Screen time versus face time

Philosophical questions aside, video conferencing has allowed many businesses to keep functioning during what otherwise would have been a very disruptive period.

Brent Potts says Zoom meetings are probably here to stay. 

“Would I prefer face-to-face? Absolutely. I think face-to-face is still always better,” says stockbroker Brent Potts, who credits video conferencing with helping his Blue Ocean Equities operate nearly normally during the shutdown.

“But I think what we’ve learned from this experience is that it’s not always necessary to get on a plane to Melbourne to see three or four clients in a day.”

“I am still a great believer that face-to-face is still better for many things, but there is no doubt in my mind that Zoom is going to be here forever and a day now, and far more used.”

For Ricky Buchanan, who is more or less permanently bedridden with severe chronic fatigue syndrome, the Zoom boom has presented an Catch 22.

There are more resources and activities accessible online to Ms Buchanan, but she worries that she has only limited time to capitalise on them before the world returns to “normal”.

“It lets me be involved in things that I would otherwise be completely excluded from, but it’s also super exhausting … There is just so much sensory processing going on,” Ms Buchanan says.

“It’s a bit like being starved for twenty years, then being plonked down in the middle of an all you can eat buffet, but the buffet has a time limit, it just says it’s closing soon, but you don’t know when. So you feel like you have to eat everything all at once … I literally have made myself ill by doing too much in the last few months!”

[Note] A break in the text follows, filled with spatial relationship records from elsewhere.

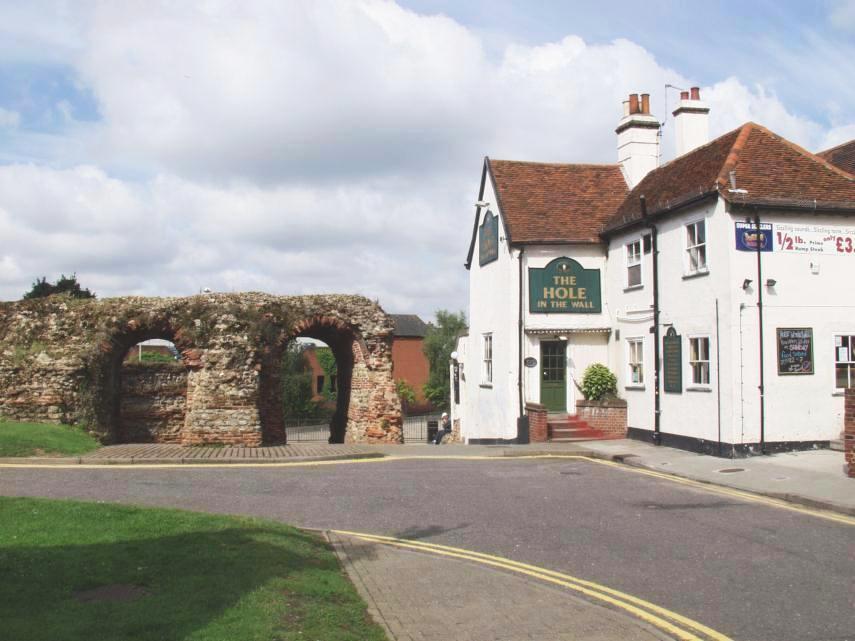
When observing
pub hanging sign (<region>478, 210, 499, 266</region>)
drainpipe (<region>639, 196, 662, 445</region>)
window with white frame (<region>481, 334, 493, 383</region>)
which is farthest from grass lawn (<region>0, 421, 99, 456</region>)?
drainpipe (<region>639, 196, 662, 445</region>)

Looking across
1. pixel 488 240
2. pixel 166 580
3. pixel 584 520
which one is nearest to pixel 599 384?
pixel 488 240

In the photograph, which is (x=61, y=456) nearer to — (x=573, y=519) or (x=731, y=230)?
(x=573, y=519)

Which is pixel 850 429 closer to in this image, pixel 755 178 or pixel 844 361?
pixel 844 361

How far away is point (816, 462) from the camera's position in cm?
1583

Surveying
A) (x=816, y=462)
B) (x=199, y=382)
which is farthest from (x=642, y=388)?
(x=199, y=382)

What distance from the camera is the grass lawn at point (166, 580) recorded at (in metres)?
5.50

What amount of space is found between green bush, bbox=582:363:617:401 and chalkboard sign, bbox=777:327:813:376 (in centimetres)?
571

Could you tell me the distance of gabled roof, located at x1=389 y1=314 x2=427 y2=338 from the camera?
74.4 meters

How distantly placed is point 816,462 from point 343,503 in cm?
959

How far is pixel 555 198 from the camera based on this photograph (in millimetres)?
25297

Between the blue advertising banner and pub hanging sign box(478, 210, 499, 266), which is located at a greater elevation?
pub hanging sign box(478, 210, 499, 266)

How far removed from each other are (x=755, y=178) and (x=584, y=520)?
11.0 meters

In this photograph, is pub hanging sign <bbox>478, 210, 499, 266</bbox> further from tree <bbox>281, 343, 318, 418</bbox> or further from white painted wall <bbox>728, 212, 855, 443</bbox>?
tree <bbox>281, 343, 318, 418</bbox>

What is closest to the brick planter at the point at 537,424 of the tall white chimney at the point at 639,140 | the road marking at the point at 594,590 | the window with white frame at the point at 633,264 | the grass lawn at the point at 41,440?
the window with white frame at the point at 633,264
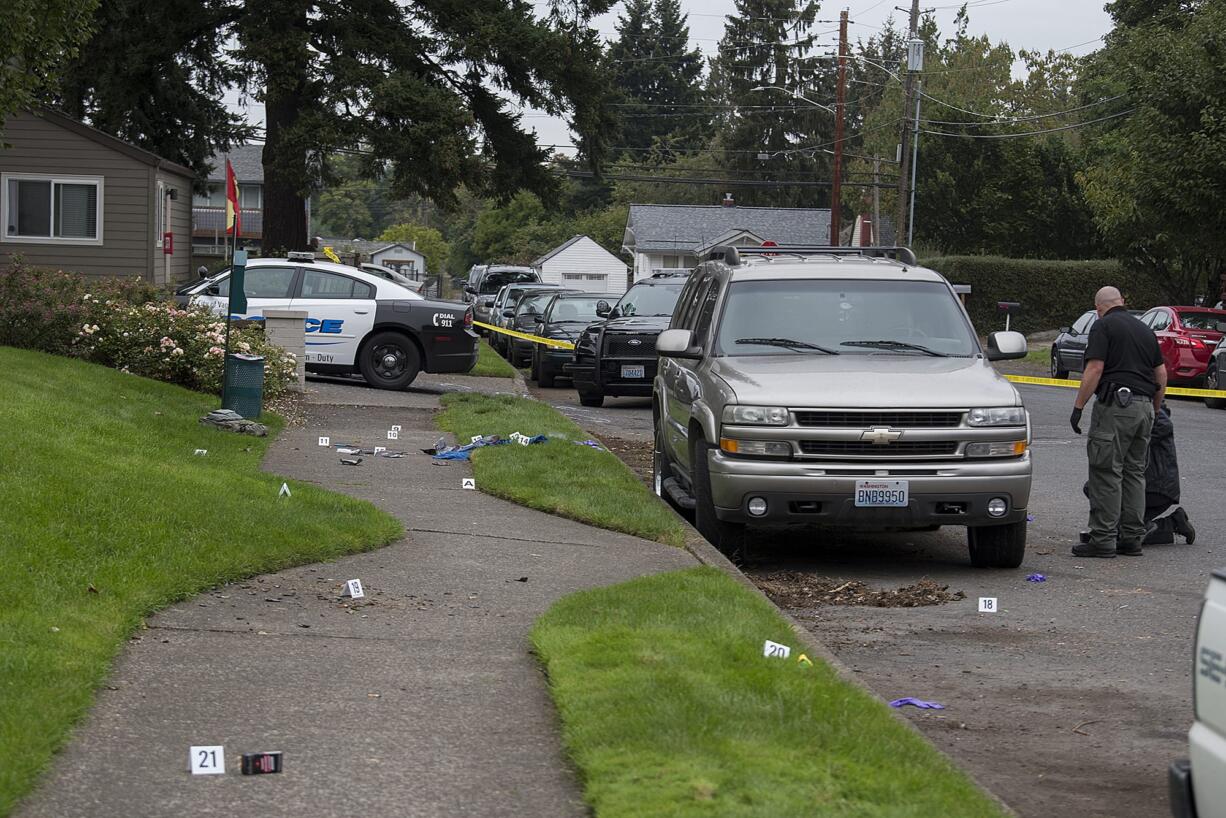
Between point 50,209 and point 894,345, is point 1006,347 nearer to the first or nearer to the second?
point 894,345

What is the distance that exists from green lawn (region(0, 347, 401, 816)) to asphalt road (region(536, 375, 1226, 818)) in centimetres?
306

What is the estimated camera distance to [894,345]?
34.0 feet

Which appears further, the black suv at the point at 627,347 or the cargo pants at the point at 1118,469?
the black suv at the point at 627,347

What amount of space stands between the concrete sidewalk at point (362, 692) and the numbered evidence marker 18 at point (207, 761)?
0.13 ft

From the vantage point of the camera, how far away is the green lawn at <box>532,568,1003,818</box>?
4.67 m

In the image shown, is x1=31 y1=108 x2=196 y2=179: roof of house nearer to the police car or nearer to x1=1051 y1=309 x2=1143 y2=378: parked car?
the police car

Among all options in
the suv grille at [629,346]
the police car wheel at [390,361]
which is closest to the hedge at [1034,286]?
the suv grille at [629,346]

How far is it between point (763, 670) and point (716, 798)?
163 centimetres

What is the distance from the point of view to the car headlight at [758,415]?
931 cm

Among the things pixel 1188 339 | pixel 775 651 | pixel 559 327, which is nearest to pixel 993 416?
pixel 775 651

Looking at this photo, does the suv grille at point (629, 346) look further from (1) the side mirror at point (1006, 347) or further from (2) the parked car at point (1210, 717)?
(2) the parked car at point (1210, 717)

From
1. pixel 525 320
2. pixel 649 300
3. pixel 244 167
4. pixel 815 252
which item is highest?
pixel 244 167

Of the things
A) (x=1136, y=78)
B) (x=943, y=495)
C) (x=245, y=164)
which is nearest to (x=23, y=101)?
(x=943, y=495)

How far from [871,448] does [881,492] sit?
0.91 ft
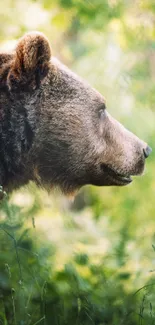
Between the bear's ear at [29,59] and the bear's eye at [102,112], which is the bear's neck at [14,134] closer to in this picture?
the bear's ear at [29,59]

She has learned to be brutal about not saying yes to everything and often tunes into the Zoom call audio but hides the other person’s video.

Philosopher and author Eleanor Gordon-Smith recently told a concerned reader in The Guardian that it was more than fine to set boundaries on how many social Zoom calls they took in a day.

“A therapist friend explained to me that for some people, being watched by multiple eyes for long stretches of time can just wring out your adrenal system. It’s too many points of view to inhabit at once; you look through your own eyes and the eyes of the people watching you. You see yourself watching and being watched. All this observing crowds out your ability to simply think, or be,” Ms Gordon-Smith wrote.

“Zoom made this experience literal. Most of our days now are spent watching ourselves being watched, bent like a digital Narcissus over thumbnails of our own faces, learning just how painfully oxymoronic it is to try to appear unobserved. That self-consciousness is exhausting.”

Video call fatigue may well be one of the hidden costs of technological progress, but naming the problem is a start to allowing us to do something about it.